What is needed is the run of lines from the one with "Is the row of" through the close of the data, set down exactly.

* GIVEN RECORDS
★ ★ ★ ★
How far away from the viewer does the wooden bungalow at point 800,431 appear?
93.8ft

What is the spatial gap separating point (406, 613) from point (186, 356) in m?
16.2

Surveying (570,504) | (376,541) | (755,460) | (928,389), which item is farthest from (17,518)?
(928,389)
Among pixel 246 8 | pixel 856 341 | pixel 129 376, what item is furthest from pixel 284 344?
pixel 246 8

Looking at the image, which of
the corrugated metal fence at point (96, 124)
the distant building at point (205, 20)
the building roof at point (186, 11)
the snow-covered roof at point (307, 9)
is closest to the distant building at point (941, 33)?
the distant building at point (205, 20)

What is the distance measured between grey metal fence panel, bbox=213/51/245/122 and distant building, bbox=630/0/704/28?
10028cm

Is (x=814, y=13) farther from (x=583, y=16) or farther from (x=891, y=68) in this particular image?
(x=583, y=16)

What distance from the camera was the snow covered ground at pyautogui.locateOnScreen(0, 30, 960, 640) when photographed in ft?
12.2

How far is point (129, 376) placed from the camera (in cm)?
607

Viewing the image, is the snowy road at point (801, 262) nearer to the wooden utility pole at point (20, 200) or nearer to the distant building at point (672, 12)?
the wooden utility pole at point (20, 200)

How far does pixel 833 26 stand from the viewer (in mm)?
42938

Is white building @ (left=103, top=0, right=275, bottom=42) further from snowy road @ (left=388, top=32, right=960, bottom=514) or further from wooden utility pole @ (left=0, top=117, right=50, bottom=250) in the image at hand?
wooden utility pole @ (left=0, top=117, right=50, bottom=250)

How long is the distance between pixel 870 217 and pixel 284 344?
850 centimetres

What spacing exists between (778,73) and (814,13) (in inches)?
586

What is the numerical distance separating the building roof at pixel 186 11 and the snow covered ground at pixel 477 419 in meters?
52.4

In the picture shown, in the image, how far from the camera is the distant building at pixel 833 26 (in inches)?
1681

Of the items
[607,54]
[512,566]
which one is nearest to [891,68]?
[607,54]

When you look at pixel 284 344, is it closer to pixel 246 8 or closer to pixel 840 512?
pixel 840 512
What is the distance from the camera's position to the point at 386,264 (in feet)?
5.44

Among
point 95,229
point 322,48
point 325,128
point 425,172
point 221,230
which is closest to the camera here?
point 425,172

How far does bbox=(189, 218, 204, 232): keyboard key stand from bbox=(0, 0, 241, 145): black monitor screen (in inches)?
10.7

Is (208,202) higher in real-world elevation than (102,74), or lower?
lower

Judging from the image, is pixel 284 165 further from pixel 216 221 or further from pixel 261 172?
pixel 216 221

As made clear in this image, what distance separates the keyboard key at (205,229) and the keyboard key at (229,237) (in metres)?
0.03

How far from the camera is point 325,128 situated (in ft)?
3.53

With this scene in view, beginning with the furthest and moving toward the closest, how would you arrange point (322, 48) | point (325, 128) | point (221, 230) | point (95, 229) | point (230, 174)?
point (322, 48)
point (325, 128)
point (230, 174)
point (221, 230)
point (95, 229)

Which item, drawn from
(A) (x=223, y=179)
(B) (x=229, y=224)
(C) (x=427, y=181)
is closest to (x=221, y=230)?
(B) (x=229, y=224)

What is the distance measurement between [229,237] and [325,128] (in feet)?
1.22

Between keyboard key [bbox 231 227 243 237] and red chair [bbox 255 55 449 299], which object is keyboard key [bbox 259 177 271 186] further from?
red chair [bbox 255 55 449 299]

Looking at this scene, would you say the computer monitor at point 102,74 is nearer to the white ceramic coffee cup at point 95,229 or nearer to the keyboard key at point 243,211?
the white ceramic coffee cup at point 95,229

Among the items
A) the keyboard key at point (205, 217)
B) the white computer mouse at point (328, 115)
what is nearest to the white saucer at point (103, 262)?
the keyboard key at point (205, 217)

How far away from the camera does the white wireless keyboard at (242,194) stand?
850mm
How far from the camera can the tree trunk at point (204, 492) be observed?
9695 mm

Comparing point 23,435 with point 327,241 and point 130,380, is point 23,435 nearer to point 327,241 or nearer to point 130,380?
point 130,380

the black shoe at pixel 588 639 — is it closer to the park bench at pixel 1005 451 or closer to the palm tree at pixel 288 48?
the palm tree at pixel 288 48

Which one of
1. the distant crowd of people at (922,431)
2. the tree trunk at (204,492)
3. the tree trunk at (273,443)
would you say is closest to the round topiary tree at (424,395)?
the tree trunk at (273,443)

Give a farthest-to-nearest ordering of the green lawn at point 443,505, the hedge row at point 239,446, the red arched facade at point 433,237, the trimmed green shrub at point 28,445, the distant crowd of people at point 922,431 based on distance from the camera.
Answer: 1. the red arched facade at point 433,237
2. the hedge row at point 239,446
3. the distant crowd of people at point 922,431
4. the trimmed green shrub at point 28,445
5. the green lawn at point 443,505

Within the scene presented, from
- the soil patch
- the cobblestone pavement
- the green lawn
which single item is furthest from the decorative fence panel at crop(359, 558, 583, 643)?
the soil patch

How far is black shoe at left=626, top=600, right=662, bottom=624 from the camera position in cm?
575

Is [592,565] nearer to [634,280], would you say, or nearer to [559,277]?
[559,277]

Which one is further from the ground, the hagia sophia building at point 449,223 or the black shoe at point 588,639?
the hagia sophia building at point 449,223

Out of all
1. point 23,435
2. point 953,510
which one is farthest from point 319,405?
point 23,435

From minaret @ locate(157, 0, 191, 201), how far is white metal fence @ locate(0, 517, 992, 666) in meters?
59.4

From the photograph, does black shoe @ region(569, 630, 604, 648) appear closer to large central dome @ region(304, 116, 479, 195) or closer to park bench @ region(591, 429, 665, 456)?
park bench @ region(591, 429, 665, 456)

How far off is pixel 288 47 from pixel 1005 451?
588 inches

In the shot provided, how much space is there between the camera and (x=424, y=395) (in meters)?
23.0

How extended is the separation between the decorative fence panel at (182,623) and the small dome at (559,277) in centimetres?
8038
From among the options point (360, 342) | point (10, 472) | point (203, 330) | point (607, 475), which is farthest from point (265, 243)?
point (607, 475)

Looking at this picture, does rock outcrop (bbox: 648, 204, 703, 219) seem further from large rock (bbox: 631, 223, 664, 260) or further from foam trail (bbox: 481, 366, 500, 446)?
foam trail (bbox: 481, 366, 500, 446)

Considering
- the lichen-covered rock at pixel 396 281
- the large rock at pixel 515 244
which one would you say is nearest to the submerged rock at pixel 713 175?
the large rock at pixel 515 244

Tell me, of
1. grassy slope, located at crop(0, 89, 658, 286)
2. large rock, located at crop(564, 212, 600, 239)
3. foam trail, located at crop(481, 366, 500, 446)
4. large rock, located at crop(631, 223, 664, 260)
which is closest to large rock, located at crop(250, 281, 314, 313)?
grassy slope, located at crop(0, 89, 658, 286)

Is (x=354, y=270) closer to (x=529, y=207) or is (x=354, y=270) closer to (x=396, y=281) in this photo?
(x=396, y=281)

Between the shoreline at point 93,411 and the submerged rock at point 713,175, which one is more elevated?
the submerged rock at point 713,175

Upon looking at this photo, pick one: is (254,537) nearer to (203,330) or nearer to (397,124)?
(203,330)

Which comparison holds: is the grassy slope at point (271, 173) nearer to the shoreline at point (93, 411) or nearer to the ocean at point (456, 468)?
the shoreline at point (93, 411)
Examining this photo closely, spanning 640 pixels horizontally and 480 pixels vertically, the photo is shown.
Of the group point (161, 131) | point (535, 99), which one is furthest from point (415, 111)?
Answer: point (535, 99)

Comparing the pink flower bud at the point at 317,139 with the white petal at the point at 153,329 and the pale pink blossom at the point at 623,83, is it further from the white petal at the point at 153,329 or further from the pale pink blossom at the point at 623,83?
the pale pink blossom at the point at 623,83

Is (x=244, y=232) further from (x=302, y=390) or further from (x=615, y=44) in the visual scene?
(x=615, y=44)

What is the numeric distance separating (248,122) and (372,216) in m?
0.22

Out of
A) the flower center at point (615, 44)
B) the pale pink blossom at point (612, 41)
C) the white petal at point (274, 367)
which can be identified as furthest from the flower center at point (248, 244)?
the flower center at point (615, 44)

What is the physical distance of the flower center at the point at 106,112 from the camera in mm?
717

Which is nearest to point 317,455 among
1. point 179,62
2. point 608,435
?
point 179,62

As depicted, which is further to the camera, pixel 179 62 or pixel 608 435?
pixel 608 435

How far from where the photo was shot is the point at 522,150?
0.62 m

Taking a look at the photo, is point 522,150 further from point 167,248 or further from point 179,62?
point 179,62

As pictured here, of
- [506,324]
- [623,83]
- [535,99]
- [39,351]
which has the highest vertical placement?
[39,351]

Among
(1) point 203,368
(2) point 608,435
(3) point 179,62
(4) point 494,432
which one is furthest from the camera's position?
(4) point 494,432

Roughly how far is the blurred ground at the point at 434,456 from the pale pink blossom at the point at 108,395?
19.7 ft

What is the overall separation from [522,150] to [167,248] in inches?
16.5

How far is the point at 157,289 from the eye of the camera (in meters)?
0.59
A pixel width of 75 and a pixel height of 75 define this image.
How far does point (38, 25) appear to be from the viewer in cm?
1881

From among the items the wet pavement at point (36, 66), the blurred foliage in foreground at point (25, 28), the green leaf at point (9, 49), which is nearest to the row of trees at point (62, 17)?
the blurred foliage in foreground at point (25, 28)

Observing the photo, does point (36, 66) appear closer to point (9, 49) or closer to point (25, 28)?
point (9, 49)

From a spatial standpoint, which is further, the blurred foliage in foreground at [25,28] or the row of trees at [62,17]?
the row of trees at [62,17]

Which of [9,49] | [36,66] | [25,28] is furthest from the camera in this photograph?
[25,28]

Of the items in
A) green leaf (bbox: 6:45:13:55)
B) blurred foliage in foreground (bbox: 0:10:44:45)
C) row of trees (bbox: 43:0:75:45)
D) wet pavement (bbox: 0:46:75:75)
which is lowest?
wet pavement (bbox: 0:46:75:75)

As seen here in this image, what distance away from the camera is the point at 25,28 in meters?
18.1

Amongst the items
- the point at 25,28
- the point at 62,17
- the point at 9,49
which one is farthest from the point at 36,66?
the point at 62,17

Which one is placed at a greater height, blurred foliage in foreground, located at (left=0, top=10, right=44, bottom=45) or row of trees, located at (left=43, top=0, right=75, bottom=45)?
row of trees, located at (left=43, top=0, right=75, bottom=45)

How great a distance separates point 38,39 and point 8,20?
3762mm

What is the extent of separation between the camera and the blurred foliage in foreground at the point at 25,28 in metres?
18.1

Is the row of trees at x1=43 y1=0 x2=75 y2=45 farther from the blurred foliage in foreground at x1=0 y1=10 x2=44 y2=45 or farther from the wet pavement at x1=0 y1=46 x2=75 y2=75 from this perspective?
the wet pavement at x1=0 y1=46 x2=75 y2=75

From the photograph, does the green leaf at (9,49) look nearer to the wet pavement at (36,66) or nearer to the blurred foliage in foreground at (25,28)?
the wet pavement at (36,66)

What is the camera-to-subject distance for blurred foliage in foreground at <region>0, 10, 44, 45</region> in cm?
★ ★ ★ ★
* RESPONSE TO THIS EXERCISE
Is the row of trees at x1=43 y1=0 x2=75 y2=45 farther from the blurred foliage in foreground at x1=0 y1=10 x2=44 y2=45 or farther from the wet pavement at x1=0 y1=46 x2=75 y2=75 from this perspective?
the wet pavement at x1=0 y1=46 x2=75 y2=75

From the photograph, does the green leaf at (9,49) look nearer to the wet pavement at (36,66) or nearer to the blurred foliage in foreground at (25,28)?
the wet pavement at (36,66)

What is the camera-to-subject distance for blurred foliage in foreground at <region>0, 10, 44, 45</region> in cm?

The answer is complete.